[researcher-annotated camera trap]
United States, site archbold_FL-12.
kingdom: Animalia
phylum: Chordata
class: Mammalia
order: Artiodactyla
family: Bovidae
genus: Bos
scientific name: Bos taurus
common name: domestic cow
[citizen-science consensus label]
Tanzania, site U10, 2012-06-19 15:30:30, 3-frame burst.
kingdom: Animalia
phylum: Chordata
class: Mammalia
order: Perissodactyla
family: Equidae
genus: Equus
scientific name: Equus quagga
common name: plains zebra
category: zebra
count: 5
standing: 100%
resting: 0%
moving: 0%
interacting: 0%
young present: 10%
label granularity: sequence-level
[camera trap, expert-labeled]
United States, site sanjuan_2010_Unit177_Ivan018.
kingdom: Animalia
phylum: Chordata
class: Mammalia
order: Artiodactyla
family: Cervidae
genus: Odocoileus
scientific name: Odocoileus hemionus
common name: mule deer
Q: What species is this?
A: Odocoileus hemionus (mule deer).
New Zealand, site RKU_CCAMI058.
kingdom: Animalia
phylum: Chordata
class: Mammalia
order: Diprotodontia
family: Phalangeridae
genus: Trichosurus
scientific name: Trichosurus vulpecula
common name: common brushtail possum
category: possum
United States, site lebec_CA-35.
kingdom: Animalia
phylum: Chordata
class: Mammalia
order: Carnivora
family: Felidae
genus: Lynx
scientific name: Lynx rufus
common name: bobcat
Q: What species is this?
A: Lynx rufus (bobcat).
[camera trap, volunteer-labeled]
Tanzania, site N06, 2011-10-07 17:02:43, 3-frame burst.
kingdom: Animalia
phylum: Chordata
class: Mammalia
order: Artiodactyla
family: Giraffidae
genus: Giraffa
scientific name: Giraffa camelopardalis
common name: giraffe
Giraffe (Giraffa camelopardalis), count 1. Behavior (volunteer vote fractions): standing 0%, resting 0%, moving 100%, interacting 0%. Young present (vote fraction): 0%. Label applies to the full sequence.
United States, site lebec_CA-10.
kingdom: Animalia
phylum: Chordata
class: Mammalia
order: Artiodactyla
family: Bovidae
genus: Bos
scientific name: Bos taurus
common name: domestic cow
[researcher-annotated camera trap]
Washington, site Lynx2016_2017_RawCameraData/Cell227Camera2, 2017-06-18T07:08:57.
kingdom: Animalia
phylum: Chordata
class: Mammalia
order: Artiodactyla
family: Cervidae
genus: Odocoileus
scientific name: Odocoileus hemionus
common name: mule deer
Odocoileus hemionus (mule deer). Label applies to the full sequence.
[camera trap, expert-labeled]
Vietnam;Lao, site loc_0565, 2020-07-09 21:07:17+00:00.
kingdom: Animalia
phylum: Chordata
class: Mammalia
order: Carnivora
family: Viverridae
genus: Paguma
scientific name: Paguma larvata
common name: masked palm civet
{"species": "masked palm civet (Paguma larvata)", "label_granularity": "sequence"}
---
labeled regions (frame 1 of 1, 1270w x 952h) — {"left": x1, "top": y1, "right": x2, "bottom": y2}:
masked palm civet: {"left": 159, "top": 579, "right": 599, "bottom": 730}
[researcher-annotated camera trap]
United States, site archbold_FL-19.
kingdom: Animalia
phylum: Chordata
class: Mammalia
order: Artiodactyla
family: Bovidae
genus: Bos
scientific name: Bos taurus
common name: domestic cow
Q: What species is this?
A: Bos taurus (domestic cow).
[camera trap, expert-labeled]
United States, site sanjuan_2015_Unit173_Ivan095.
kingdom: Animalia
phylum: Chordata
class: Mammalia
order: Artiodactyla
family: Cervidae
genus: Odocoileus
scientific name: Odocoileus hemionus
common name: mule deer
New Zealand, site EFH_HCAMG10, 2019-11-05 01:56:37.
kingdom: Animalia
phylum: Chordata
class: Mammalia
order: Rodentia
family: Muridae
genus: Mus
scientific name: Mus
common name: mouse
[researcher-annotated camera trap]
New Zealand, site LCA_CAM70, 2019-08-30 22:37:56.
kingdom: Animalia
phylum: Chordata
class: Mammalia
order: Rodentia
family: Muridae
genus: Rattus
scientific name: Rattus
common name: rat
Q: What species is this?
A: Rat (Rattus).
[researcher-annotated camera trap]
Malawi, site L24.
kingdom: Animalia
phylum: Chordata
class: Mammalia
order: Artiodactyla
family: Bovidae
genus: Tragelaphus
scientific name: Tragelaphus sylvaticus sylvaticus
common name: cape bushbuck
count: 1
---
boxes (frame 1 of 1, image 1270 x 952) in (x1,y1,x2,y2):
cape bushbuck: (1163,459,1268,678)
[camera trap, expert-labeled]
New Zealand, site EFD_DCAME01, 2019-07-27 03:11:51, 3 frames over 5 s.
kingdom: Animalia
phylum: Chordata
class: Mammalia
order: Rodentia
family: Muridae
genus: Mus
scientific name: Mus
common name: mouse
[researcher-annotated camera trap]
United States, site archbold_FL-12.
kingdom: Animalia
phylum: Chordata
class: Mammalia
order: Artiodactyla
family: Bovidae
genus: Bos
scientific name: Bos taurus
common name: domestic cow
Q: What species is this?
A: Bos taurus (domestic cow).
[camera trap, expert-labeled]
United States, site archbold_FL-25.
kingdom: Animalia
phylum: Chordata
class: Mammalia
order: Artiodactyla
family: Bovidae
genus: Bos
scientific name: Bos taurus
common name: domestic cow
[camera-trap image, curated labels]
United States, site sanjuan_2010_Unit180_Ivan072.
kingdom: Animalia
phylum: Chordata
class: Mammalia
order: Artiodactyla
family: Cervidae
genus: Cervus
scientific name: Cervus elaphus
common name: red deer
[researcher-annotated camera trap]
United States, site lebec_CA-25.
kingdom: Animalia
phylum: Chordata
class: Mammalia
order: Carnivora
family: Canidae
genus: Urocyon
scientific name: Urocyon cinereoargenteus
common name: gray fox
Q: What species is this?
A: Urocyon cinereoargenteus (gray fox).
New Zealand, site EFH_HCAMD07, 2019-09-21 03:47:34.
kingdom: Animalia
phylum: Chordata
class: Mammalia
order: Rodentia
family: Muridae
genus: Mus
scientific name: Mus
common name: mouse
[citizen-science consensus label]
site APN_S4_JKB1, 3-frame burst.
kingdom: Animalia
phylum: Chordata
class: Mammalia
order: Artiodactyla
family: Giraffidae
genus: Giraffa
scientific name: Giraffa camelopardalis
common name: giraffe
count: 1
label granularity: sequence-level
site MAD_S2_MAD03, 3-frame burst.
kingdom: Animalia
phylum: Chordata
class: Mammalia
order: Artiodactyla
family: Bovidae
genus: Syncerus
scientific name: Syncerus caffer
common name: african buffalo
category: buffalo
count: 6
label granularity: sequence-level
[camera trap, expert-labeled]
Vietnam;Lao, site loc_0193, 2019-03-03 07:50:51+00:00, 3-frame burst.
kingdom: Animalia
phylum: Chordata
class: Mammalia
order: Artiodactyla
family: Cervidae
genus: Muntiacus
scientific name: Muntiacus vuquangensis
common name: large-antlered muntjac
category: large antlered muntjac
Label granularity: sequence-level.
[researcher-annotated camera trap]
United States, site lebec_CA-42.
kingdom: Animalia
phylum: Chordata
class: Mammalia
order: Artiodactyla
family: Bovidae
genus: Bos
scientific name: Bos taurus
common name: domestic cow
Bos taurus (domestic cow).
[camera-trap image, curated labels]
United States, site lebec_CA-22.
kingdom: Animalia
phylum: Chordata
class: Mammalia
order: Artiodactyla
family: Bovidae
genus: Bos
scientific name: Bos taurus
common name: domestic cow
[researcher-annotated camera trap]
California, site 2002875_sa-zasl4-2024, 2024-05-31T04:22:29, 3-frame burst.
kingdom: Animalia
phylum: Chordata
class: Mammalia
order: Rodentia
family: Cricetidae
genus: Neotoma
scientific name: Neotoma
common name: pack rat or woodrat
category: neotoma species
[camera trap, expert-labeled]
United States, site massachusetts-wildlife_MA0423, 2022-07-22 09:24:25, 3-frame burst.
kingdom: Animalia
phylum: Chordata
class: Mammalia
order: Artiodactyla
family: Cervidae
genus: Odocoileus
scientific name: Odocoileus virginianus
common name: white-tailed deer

- [Problem description]:
The first line of the listing above through the line containing "Tanzania, site U10, 2012-06-19": print exactly that, both ends included.

- [Problem solution]:
[researcher-annotated camera trap]
United States, site archbold_FL-12.
kingdom: Animalia
phylum: Chordata
class: Mammalia
order: Artiodactyla
family: Bovidae
genus: Bos
scientific name: Bos taurus
common name: domestic cow
[citizen-science consensus label]
Tanzania, site U10, 2012-06-19 15:30:30, 3-frame burst.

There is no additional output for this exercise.